本発明の素子は、これまでに述べた第1絶縁性基部と第1セル部と第2絶縁性基部以外にも、素子を構成する他の部分を備えることができる。その他の部分としては、例えば、固体電解質体を加熱するヒータ、検知室や大気導入室等となる内室、内室内に被測定ガスを律速させて導入するための律速導入部、第1セル部と同様にイオン導電性を発揮できる他のセル部、各部分の層間の高さを調節する層間調節層及び第2絶縁性基部の多孔質部と非多孔質部との境界が細い導電層と接触することを防止する中間層等を挙げることができる。
【0029】
(4−1)ヒータ
本発明の素子を稼働させるためには第1セル部の備える第1セル部用固体電解質体(後述のように複数のセル部を備える場合にはこれらのセル部が有する各固体電解質体も同様)を所定の温度にまで加熱しないとイオン導電性が十分に発揮され難い。このため、ヒータを備えない素子を用いる場合、例えば、内燃機関の排気ガス中の成分の測定を行う素子では、素子を高温になる排気管内に設置することで素子は自然に所定の温度にまで加熱される場合もある。しかし、内燃機関の作動状態等に依存することなく、常に正確な測定を行うためには第1セル部用固体電解質体を加熱するヒータを備えることが好ましい。
【0030】
このヒータは、通常、発熱部とヒータリード部とを備える。このうち発熱部は電力の供給により実際に昇温する部位であり、ヒータリード部は外部回路からの電力を発熱部まで導く部位である。これらの形状は特に限定されないが、例えば、発熱部はヒータリード部と比較して幅細に形成することができる。また、素子内におけるヒータの位置も特に限定されないが、例えば、第1絶縁性基部の表面及び/又は内部や、第2絶縁性基部の表面や内部等とすることができる。
更に、発熱部及びヒータリード部を構成する材質は特に限定されず、例えば、貴金属、モリブデン及びレニウムの少なくとも1種により構成することができる。また、発熱部とヒータリード部とは同じ材質からなっていてもよく、異なる材質からなっていてもよい。
【0031】
(4−2)内室
本発明の素子をラムダセンサ等の酸素センサとして使用する場合等には、検知室は必要とせず、また、参照ガスを導入する必要も特にないので参照ガス導入室も必要としない。

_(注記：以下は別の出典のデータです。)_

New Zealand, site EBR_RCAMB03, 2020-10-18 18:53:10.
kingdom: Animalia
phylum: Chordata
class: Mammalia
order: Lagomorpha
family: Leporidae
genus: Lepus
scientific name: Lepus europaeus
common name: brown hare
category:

しかし、本発明の素子を空燃比センサや窒素酸化物ガスセンサ等として使用する場合には検知室及び/又は参照ガス導入室となる内室を1つ又は2つ以上必要とする場合がある。
この内室の形状及び大きさは特に限定されないが、積層方向の高さは1.0mm以下(より好ましくは0.5mm以下、更に好ましくは0.1mm以下、通常0.02mm以上)であることが好ましい。
【0032】
また、素子内においてこの内室を備える位置は特に限定されないが、例えば、図3〜5、図20及び図21のように、第1絶縁性基部と第1セル部との間に内室を備え、この内室を参照ガス導入室又は検知室として機能させることができる。更に、例えば、図6〜19、図22及び図23のように、後述する第1セル部に加えて第2セル部を備える2セル型の素子では、第1セル部と第2セル部との間に内室を備え、この内室を検知室として機能させることができる。
【0033】
この内室は全方向に閉じたものであってもよく、また、少なくとも一方向で素子外に開放されたものであってもよい。このうち全方向に閉じた形状の内室は参照ガス室として機能させることができる。即ち、第1セル部の一方の電極がこの全方向に閉じた内室内に面し、他方の電極が例えば酸素を含有する被測定雰囲気に面し、第1セル部用固体電解質体をポンプセルとして機能させることで、内室内に酸素を充填することができる。これにより、内室内の雰囲気を参照ガスとして利用することができる。
【0034】
(4−3)律速導入部
上記のように内室を備える場合であって、例えば、上記のように内室が少なくとも一方向で素子外に開放されることにより、内室内に被測定ガスを律速させて導入する必要がある場合には、律速導入部を備えることができる。この律速導入部は、どのように形成されていてもよく、例えば、被測定ガスを律速させて導入できる程度の通気性を有する律速導入用多孔質部(図6等における151及び152)や、被測定ガスを律速させて導入できる程度に小さな貫通孔(図15及び図16における157)等により形成することができる。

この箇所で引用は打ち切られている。